项目作者: AnvithaDineshRao

项目描述 :
WebService to filter out Stopwords from a sentence and extract top 10 words in web page content
高级语言:
项目地址: git://github.com/AnvithaDineshRao/WebService-FilterOutStopWordsService.git


FilterOutStopWordsService

WebService to filter out Stopwords

Service 1. Top10Words

Description:

Analyze the webpage at a given url and return the ten most-frequently occurred words in the webpage. Return the words in the descending order of their
appearing frequencies.

Operation:

string[] Top10Words(string url)

Input:

A webpage url in string.

Output:

An array of strings that contains the ten most-frequently occurred words in descending order of their frequencies.
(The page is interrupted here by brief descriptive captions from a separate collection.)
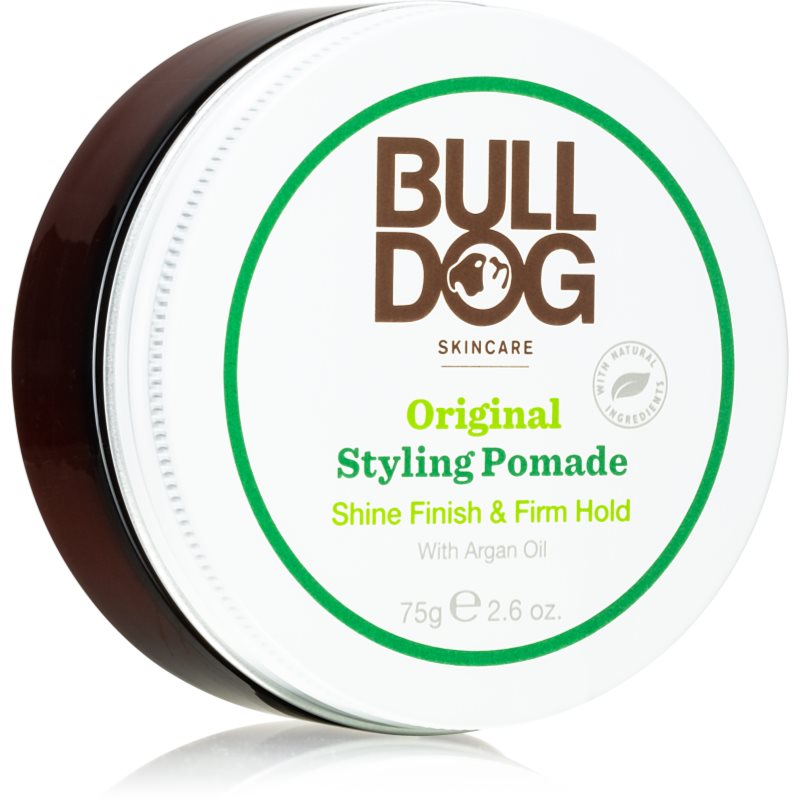 Bulldog Original Styling Pomade (75g)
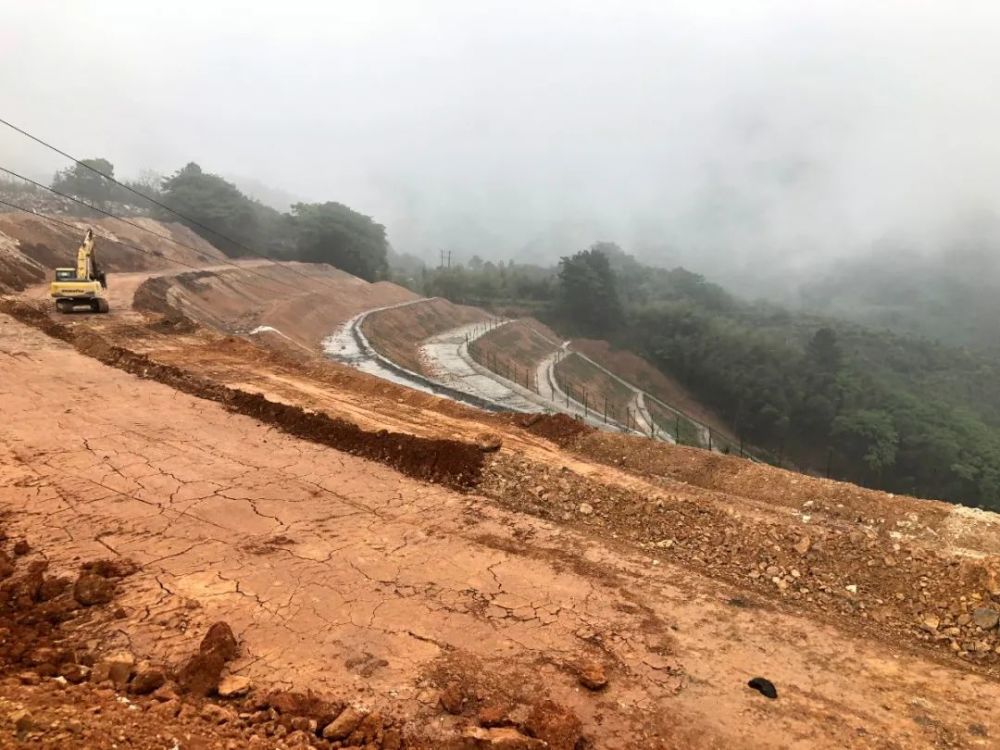 龙岩人集中会诊您周边的建筑垃圾消纳场安全大体检已完成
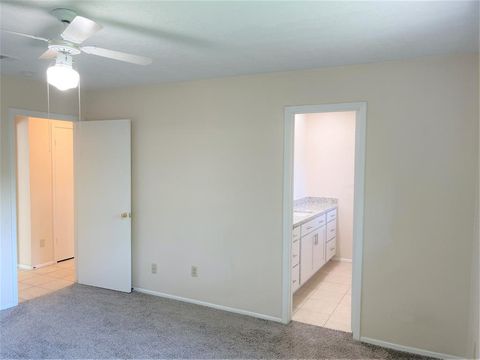 A home in Friendswood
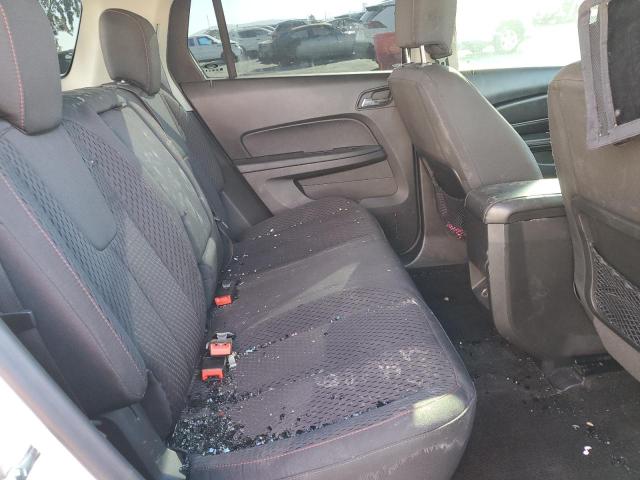 Photo 6 from auction – 2015 GMC TERRAIN SL with VIN 2GKALMEK5F6361628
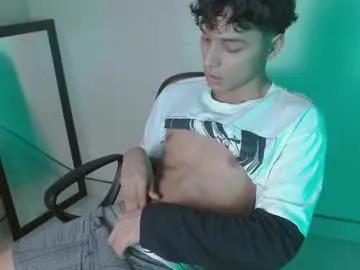 _andrew_willyams — GOAL: cum show [499 tokens remaining] hello my love  cum show #skinny #18 #twink #german #cute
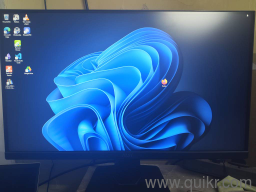 MSI PRO MP225 21.5 Inch IPS Full HD monitor with 100Hz refresh rate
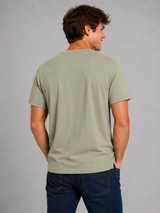 Camiseta Para Hombre Aero Guys SS Tees Surf Spray 4240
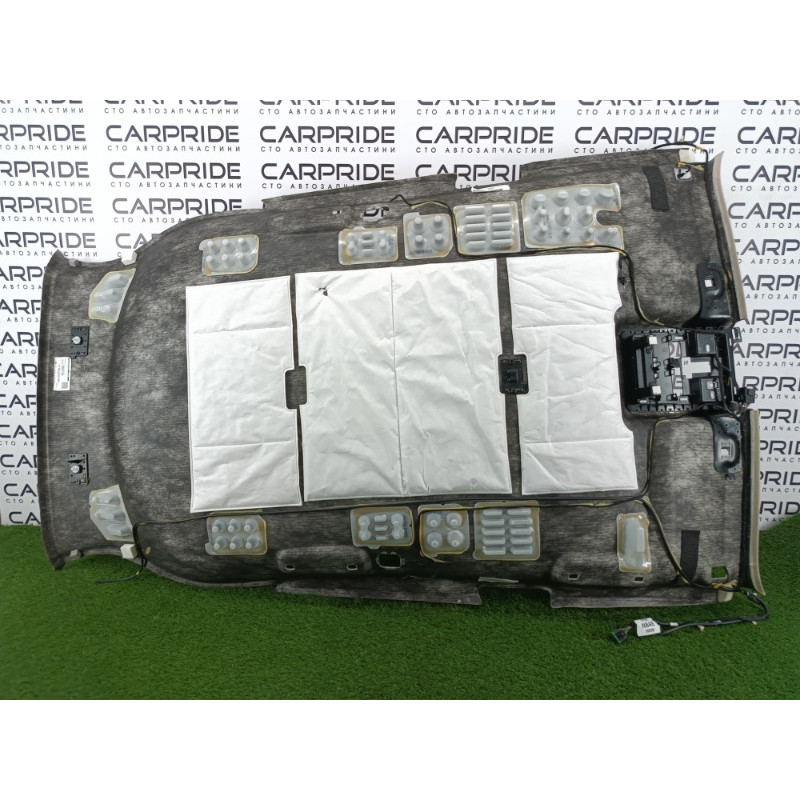 Обшивка потолка (салон) Ford ESCAPE MK4 2020 1.5 lj6bs51918b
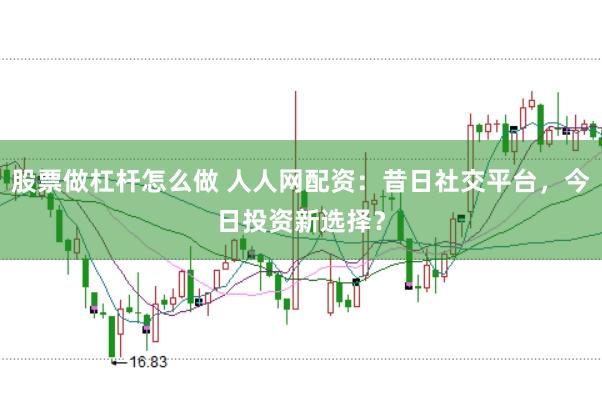 股票做杠杆怎么做 人人网配资：昔日社交平台，今日投资新选择？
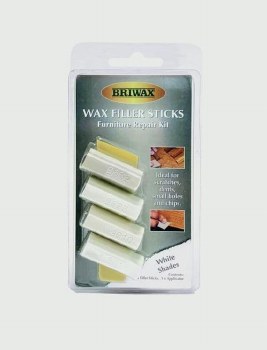 WAX FILLER STICKS MEDIUM SHADE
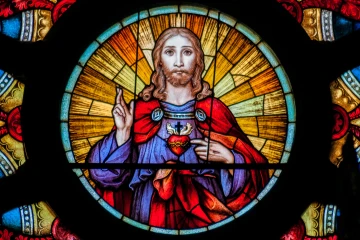 Sacred Heart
You must remove these items that are not semantic words, such as the element tag names and attribute names quoted in angle brackets < … >, if the string represents an XML page or HTML source page.

Service 2. WordFilter

Description:

Analyze a string of words and filter out the function words (stop words) such as “a”, “an”, “in”, “on”, “the”, “is”, “are”, “am”, and any words that are not meaningful to be counted at the top words in search.

Operation:

string WordFilter(string str)

Input:

A string.

Output:

A string with the stop words removed

Implemented a TryItPage similar to a service directory to Test these services(TryItPage.aspx)